Researchers demonstrate the corrupting influence of Natural Language Processing

A lot of fearmongering surrounding the rise of AI relates to the (possibly exaggerated) concern that a super-intelligent might enslave the entire human race.

While that debate rumbles on, researchers have unearthed a more immediate challenge presented by the AI-powered speech generator GPT-2, released by OpenAI last year.

If you recall, the AI research lab’s chatty tool wowed the developer community last year with its ability to generate convincingly coherent prose from any arbitrary input.

Following GPT-2’s release, it didn’t take long for observers to warn that the impressively powerful NLP algorithm wasn’t all fun and games, highlighting an array of risks that the tool could pose in the wrong hands.

One such concern is that GPT-2 generated text could corrupt and persuade people to break ethical norms. In a new study, researchers from University of Amsterdam, Max Planck Institute, Otto Beisheim School of Management, and the University of Cologne, tested this hypothesis.

Their sobering findings read: “Results reveal that AI-generated advice corrupts people, even when they know the source of the advice. In fact, AI’s corrupting force is as strong as humans”

Dyadic test

The team asked 395 participants to write down ethically sound or questionable advice, forming a dataset which was used to train GPT-2 to generate new advice that promoted honesty or dishonesty.

A group of 1572 then read the instructions and were immediately presented with a classical psychological task designed to test honesty and dishonesty.

Participants were paired in dyads, composed of a first and second mover. The first mover then rolled a die in private and reported the outcome. The second mover learned about the first mover’s report, rolled a die in private, and reported the outcome as well.

Only if the first and second mover reported the same outcome (a double), were they paid according to the double’s worth, with higher doubles corresponding to higher pay. If they reported different outcomes, they were not paid.

The die-rollers were randomly assigned to honesty-promoting or dishonesty-promoting advice that was either human written or AI-generated and either knew the source of the advice or that there was a 50-50 chance that it came from either humans or AI.

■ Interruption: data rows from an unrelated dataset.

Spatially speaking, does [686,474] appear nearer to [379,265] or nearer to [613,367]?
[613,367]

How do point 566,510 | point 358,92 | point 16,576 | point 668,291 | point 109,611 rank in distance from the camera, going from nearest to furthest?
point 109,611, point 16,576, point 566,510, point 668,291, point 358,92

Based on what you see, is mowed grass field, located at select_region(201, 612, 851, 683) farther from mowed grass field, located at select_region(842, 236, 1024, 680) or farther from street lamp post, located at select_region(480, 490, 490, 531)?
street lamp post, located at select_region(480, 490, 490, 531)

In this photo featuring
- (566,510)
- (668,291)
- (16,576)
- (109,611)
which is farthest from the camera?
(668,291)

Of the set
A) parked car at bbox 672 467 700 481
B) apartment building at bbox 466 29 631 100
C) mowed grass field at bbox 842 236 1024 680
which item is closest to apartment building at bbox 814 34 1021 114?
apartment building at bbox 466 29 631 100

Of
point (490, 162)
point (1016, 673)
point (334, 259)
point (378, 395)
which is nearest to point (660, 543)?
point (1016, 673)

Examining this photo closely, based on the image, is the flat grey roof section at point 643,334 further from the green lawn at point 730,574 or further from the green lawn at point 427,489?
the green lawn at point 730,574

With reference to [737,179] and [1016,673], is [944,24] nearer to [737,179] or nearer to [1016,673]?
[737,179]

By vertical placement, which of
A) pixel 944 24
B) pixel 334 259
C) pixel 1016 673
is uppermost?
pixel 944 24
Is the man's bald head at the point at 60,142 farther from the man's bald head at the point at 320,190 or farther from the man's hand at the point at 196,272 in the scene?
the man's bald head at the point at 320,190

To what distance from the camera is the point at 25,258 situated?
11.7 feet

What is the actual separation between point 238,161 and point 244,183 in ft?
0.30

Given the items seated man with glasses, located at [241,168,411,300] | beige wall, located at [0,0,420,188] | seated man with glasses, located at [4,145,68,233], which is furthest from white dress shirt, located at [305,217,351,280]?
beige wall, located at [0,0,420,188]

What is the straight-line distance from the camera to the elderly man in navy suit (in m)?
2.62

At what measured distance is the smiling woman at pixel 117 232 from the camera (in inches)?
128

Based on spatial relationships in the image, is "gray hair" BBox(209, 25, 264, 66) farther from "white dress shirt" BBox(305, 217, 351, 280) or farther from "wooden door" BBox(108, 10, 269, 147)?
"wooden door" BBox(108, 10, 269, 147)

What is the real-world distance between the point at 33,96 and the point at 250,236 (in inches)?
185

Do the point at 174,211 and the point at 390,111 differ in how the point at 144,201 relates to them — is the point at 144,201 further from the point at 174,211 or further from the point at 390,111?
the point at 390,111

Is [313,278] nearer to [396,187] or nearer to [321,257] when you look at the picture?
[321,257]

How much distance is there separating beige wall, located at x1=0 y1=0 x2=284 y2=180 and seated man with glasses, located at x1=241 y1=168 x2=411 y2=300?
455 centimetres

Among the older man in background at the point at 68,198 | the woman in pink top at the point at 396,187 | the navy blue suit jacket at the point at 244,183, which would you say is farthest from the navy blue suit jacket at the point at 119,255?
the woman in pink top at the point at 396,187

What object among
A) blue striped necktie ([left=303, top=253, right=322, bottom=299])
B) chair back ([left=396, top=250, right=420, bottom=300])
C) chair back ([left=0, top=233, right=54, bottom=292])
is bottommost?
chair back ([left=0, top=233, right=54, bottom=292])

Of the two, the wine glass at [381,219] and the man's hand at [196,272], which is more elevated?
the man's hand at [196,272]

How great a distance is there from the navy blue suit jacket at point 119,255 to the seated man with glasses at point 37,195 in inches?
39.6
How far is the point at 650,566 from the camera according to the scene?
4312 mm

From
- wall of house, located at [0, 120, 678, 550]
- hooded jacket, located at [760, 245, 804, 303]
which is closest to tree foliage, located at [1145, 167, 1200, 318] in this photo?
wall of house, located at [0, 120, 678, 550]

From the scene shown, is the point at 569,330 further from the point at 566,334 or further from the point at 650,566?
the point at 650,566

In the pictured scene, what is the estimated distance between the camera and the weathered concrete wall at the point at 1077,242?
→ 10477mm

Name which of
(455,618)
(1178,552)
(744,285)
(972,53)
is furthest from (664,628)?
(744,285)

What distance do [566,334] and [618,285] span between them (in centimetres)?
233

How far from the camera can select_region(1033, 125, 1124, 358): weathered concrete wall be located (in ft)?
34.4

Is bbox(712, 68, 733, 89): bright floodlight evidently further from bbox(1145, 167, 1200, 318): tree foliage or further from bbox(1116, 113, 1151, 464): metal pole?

Those who didn’t know the source of the advice could earn additional pay if they guessed the source correctly. A control group of participants did not receive any advice from either source.

Compared to the no advice control, honesty-promoting AI did not have any influence on behaviour. Whereas dishonesty-promoting AI significantly increased financially-motivated behaviour even when die-roller knew it was AI.

If participants did not know the source of the advice, the effect of AI-generated advice was indistinguishable from that of human-written advice.

“Even when knowing that an algorithm, not a human, crafted the advice, people followed it,” the researchers reflected. “The power of self-serving justifications to lie for profits seems to trump aversion towards algorithms.”

As a way of limiting AI’s corruptive force, the researchers called on developers to rigorously test its negative potential influence before deployment ‘as a key step towards managing AI responsibly’.